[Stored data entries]
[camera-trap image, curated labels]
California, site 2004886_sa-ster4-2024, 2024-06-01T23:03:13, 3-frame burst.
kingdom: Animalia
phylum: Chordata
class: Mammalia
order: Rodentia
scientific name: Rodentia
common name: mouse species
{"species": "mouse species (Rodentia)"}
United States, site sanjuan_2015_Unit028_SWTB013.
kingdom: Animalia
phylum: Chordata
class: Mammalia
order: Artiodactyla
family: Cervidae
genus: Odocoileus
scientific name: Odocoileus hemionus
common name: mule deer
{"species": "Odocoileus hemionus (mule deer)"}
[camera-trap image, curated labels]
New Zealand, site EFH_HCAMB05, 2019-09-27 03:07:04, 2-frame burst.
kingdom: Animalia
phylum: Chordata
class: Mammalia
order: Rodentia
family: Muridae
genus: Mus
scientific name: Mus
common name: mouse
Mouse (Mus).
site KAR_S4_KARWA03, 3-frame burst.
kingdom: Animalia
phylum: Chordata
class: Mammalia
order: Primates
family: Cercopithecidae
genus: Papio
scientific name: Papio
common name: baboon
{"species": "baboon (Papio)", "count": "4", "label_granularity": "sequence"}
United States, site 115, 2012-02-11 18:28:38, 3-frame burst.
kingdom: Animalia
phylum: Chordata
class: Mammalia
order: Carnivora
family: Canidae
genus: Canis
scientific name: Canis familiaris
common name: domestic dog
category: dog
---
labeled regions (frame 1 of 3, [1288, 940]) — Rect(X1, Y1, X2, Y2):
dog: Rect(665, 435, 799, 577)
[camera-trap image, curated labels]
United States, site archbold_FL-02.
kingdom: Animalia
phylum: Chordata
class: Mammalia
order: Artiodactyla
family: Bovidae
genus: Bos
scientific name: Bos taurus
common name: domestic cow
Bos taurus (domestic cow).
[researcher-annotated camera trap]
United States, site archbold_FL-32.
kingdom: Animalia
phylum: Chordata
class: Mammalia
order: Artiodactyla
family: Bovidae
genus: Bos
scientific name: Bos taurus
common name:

## [Assignment]
An exact copy of all the records is what is needed here.

## [Exercise answer]
[camera-trap image, curated labels]
California, site 2004886_sa-ster4-2024, 2024-06-01T23:03:13, 3-frame burst.
kingdom: Animalia
phylum: Chordata
class: Mammalia
order: Rodentia
scientific name: Rodentia
common name: mouse species
{"species": "mouse species (Rodentia)"}
United States, site sanjuan_2015_Unit028_SWTB013.
kingdom: Animalia
phylum: Chordata
class: Mammalia
order: Artiodactyla
family: Cervidae
genus: Odocoileus
scientific name: Odocoileus hemionus
common name: mule deer
{"species": "Odocoileus hemionus (mule deer)"}
[camera-trap image, curated labels]
New Zealand, site EFH_HCAMB05, 2019-09-27 03:07:04, 2-frame burst.
kingdom: Animalia
phylum: Chordata
class: Mammalia
order: Rodentia
family: Muridae
genus: Mus
scientific name: Mus
common name: mouse
Mouse (Mus).
site KAR_S4_KARWA03, 3-frame burst.
kingdom: Animalia
phylum: Chordata
class: Mammalia
order: Primates
family: Cercopithecidae
genus: Papio
scientific name: Papio
common name: baboon
{"species": "baboon (Papio)", "count": "4", "label_granularity": "sequence"}
United States, site 115, 2012-02-11 18:28:38, 3-frame burst.
kingdom: Animalia
phylum: Chordata
class: Mammalia
order: Carnivora
family: Canidae
genus: Canis
scientific name: Canis familiaris
common name: domestic dog
category: dog
---
labeled regions (frame 1 of 3, [1288, 940]) — Rect(X1, Y1, X2, Y2):
dog: Rect(665, 435, 799, 577)
[camera-trap image, curated labels]
United States, site archbold_FL-02.
kingdom: Animalia
phylum: Chordata
class: Mammalia
order: Artiodactyla
family: Bovidae
genus: Bos
scientific name: Bos taurus
common name: domestic cow
Bos taurus (domestic cow).
[researcher-annotated camera trap]
United States, site archbold_FL-32.
kingdom: Animalia
phylum: Chordata
class: Mammalia
order: Artiodactyla
family: Bovidae
genus: Bos
scientific name: Bos taurus
common name:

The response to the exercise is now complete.